How to parse the respond url without actually open the webpage in python?

325 views Asked by At

I am now woking on a sina weibo crawler using its api. In order to use api, I have to access oauth2 authorizing page to retrive the code from url.

This is exactly how I do:

  1. Use my app_key and app_secret (both known)

  2. get the url of oauth2 webpage

  3. copy and paste the code from Respond URL manually.

This is my code:

#call official SDK
client = APIClient(app_key=APP_KEY, app_secret=APP_SECRET, redirect_uri=CALLBACK_URL)

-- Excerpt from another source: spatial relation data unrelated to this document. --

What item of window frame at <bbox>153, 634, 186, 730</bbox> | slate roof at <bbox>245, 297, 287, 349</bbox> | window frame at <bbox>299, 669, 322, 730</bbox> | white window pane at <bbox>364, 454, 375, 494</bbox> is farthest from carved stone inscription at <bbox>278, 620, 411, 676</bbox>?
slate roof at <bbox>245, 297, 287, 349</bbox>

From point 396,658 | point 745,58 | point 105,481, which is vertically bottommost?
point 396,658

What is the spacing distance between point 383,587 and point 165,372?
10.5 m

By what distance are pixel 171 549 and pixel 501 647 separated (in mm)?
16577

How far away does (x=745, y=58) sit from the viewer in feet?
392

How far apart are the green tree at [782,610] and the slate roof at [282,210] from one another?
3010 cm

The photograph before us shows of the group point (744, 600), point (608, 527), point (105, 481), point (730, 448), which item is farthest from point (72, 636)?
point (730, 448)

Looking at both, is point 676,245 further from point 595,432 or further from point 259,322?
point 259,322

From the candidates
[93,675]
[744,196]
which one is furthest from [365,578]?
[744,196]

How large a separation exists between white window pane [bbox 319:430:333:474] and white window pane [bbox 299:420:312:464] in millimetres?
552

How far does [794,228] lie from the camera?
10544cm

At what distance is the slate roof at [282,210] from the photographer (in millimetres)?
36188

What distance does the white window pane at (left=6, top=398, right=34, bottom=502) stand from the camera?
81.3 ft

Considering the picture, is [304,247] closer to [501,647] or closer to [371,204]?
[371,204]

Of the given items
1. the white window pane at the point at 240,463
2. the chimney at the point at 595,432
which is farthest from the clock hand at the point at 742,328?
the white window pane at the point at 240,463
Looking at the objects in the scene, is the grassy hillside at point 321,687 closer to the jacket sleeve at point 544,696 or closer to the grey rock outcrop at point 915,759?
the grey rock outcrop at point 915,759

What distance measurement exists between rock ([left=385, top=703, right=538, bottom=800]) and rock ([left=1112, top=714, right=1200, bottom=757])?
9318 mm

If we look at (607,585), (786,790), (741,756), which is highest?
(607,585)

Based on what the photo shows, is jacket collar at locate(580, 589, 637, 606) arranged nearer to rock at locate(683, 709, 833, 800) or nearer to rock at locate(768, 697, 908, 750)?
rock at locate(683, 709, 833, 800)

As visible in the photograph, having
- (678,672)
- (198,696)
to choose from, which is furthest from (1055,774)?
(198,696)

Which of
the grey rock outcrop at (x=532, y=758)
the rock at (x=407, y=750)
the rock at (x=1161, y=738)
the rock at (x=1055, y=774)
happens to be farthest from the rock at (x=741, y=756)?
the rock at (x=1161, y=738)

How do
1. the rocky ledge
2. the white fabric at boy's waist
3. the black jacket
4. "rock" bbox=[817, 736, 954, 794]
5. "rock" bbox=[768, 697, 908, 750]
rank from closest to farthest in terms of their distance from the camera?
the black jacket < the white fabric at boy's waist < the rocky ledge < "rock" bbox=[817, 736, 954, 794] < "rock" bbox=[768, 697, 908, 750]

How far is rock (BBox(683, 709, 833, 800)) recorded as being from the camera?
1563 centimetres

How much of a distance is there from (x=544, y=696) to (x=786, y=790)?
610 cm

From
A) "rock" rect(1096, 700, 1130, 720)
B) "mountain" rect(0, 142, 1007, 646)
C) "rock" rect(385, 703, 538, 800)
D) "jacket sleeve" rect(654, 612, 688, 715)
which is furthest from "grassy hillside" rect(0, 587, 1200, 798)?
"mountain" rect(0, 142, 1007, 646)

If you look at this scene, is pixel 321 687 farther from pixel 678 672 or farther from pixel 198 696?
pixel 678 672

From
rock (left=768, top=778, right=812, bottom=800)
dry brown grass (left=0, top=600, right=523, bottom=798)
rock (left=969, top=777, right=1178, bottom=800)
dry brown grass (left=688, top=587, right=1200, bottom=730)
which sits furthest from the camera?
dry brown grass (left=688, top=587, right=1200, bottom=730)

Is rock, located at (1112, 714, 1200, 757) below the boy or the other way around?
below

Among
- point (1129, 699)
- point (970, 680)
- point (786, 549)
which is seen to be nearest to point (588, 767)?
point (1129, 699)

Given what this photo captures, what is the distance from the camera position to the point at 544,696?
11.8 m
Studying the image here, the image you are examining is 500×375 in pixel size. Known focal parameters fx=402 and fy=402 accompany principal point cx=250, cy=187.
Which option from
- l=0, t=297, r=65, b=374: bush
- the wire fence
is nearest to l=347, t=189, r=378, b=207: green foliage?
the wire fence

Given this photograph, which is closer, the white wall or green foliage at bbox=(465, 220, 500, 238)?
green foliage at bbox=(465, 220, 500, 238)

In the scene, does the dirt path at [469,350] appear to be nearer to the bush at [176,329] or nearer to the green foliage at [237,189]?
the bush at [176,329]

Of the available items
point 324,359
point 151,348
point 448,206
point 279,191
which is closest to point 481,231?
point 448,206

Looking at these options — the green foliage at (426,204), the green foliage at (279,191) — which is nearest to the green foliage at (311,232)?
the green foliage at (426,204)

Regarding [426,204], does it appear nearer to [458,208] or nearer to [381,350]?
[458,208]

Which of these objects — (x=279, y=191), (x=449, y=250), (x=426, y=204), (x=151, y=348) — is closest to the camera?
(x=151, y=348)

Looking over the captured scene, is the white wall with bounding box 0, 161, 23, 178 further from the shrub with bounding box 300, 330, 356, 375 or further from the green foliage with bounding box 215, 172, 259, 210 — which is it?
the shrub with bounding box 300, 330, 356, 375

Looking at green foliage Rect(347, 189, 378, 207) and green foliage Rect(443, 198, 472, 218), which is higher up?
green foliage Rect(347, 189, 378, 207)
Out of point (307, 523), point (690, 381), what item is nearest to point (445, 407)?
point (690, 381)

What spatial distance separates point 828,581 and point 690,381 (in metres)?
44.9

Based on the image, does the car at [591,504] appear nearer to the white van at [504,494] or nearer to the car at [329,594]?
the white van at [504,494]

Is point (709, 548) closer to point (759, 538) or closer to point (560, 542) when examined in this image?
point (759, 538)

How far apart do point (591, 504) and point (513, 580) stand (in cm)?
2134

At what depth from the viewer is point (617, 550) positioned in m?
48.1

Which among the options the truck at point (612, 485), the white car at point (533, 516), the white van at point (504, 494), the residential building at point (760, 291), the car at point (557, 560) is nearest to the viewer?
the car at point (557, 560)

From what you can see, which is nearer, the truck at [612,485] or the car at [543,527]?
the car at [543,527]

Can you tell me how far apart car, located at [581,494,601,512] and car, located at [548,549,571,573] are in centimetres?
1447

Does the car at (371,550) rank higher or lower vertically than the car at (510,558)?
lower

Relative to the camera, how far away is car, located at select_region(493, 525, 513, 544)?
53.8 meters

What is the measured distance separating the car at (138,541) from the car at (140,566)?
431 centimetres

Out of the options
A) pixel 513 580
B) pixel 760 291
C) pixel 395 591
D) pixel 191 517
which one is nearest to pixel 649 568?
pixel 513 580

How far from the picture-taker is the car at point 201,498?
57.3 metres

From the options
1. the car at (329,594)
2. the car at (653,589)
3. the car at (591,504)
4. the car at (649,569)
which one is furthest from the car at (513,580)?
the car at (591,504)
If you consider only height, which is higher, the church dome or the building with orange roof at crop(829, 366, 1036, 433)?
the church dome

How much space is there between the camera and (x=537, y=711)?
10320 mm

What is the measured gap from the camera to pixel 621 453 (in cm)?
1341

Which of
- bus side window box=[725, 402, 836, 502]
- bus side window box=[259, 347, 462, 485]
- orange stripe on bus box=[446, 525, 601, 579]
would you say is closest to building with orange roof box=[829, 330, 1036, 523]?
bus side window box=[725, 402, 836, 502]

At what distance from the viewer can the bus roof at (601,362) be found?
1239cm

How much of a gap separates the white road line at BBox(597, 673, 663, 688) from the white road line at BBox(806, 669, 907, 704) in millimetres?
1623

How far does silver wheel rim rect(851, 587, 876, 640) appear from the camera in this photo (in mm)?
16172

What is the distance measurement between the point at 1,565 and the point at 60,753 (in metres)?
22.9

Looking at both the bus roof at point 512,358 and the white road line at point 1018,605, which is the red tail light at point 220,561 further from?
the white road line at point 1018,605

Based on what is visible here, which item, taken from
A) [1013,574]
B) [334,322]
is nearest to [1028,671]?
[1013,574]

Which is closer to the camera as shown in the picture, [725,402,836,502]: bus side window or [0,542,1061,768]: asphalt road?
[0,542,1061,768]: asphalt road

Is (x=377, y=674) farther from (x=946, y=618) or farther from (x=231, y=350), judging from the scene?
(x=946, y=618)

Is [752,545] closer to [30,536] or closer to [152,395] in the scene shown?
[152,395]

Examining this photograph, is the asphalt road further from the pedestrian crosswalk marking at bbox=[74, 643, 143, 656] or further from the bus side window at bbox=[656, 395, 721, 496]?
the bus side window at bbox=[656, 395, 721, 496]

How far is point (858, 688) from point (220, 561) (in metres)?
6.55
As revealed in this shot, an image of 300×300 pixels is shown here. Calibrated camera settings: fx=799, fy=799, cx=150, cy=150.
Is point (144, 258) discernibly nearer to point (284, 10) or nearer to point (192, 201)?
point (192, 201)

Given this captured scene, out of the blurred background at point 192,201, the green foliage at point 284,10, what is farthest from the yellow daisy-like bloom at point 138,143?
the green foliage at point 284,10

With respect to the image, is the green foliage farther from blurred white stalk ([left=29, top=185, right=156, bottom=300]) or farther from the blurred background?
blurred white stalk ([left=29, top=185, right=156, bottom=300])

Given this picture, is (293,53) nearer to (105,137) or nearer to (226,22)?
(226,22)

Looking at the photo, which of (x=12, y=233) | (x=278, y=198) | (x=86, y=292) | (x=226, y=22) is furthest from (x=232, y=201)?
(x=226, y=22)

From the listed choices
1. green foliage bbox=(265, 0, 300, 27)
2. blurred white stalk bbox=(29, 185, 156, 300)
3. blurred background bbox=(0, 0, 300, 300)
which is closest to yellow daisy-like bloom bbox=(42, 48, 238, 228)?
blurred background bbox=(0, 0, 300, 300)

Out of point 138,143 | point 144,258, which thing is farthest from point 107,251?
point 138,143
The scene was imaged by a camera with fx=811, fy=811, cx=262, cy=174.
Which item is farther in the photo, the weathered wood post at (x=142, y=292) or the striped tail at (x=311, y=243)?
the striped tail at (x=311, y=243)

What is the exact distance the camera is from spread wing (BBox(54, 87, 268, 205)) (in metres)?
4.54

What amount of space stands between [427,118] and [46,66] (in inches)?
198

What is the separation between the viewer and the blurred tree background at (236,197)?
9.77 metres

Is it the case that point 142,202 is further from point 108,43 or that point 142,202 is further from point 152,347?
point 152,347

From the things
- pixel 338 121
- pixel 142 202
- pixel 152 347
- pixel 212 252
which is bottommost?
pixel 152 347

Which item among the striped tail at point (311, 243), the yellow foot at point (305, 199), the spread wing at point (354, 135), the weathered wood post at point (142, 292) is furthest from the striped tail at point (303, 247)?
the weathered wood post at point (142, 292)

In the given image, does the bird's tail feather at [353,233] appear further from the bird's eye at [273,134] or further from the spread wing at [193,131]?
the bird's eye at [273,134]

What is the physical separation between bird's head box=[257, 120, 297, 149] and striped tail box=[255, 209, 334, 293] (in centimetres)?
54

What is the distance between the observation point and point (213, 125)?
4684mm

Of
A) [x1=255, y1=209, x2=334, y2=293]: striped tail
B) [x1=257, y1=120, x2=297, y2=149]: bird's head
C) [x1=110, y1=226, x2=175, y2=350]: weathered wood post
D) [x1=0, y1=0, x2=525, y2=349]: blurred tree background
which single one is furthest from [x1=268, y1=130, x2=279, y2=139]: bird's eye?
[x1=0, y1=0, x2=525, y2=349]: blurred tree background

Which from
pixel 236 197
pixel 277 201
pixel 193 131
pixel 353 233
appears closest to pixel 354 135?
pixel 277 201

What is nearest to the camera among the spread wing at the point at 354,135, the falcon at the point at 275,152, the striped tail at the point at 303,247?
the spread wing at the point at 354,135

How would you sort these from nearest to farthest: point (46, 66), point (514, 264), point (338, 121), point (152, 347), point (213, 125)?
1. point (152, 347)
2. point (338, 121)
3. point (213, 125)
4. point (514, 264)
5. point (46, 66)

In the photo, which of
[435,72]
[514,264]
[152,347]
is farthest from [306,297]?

#get url of callback page of authorization
url = client.get_authorize_url()
print url

#open webpage in browser
webbrowser.open_new(url)

#after the webpage responding, parse the code part in the url manually
print 'parse the string after 'code=' in url:'
code = raw_input()

My Question is exactly how to get rid of the manually parsing part?

Reference: http://blog.csdn.net/liuxuejiang158blog/article/details/30042493

1

There are 1 answers

3
SRC On

To get the contents of a page using requests, you can do like this

import requests

url = "http://example.com"

r = requests.get(url)

print r.text

You can see details of the requests library here. You can use pip to install it into your virtualenv / python dist.

For writing crawler, you can also use scrapy.

And finally, I did not understand one thing, if you have a official client then why do you need to parse the contents of an URL to get data. Doesn't the client give you data using some nice and easy to use functions?